「そなたに怪我はないのか…?」

「はい。どこも悪くございませんがゆえ安心してくださいませ」


サニーと陛下の付き添いの側近兵士ぐらいしか、この場にいないというのに、


まるで演技のようなセリフ。


まさか陛下から心配して貰えるなんて思っていなかったから、少し戸惑っちゃう。


………そういえばあの兵士はどうなったのだろうか。


やはり死刑になってしまうのだろうか。


「………陛下」

「どうした?」
 
これも全て私がここへ来たばかりに、悲劇を生んでしまった。


「どうかあの兵士には酷い罰を与えないでください……」


「そなたはそなた自身の命をも狙い、部下を瀕死の状態にされても尚、あの者を許すというのか?」


「いえ、そうではありません。リリアンを切ったあの者は正直とても憎いです。……………ですが、これも全て私のせいなのかもしれません」


メイドの分際で終われば良かったものの、嘘をつき続け本当の事も陛下に言えぬまま、妃になった。

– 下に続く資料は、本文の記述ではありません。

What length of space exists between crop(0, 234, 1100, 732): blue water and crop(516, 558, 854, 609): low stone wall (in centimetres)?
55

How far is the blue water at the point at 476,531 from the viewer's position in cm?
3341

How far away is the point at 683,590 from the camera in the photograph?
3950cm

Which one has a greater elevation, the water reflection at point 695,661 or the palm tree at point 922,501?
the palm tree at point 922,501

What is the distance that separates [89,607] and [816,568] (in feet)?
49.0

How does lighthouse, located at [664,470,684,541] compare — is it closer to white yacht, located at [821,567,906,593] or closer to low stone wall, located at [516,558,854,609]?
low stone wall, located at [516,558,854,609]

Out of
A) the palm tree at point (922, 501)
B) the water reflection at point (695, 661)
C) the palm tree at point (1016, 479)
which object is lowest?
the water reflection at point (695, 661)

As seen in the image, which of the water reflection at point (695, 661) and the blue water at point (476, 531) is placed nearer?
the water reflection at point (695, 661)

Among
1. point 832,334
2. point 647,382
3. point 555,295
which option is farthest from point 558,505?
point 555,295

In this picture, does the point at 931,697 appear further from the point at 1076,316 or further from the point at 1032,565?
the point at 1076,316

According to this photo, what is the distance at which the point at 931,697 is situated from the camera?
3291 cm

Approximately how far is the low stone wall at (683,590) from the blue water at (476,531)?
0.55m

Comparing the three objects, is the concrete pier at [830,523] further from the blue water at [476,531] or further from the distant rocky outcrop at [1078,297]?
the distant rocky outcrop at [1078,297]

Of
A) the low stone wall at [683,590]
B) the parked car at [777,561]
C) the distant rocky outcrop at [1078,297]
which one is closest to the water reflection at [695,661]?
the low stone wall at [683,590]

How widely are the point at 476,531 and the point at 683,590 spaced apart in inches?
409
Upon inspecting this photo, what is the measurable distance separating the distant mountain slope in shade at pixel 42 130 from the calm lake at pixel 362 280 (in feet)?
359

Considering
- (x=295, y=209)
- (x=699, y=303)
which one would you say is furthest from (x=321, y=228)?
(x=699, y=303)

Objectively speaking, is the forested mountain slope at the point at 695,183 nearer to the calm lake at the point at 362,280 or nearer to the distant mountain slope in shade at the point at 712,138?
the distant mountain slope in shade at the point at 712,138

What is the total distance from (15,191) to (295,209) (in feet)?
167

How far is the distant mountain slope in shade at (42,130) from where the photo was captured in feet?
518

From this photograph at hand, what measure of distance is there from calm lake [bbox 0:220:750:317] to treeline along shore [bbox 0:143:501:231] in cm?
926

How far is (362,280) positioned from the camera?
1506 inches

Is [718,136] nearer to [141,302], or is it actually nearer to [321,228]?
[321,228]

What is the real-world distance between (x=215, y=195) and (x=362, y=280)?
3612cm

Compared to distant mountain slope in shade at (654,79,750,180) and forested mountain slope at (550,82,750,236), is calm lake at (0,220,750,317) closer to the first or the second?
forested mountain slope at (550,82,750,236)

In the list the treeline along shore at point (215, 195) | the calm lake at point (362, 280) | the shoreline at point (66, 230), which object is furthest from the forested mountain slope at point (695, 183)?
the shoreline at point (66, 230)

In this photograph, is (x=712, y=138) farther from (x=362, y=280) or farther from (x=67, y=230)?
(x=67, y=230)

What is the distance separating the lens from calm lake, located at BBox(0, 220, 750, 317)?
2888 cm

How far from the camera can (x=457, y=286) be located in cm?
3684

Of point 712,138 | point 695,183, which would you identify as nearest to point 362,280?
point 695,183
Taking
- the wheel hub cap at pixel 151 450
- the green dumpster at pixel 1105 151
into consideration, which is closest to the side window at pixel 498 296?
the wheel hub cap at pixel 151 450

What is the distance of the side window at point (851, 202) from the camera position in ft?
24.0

この地位にいれば殺される事はまず考えにくいとまで、思った。


だけど実際にはどこぞの者が分からない私に反対した者が、こうして剣を取り、大切なものを傷つけることとなった。


仮に力を表で出さなくとも、


宮殿の悲劇とはこうして女により引き起こされるのだと感じた。


だから兵士以上に私を許さないでほしい。



この自体の原因となった私を、


兵士以上に…………………。



「与えるなら私に罰を…………………」


続きを言いかけて、私は長い眠りに落ちた。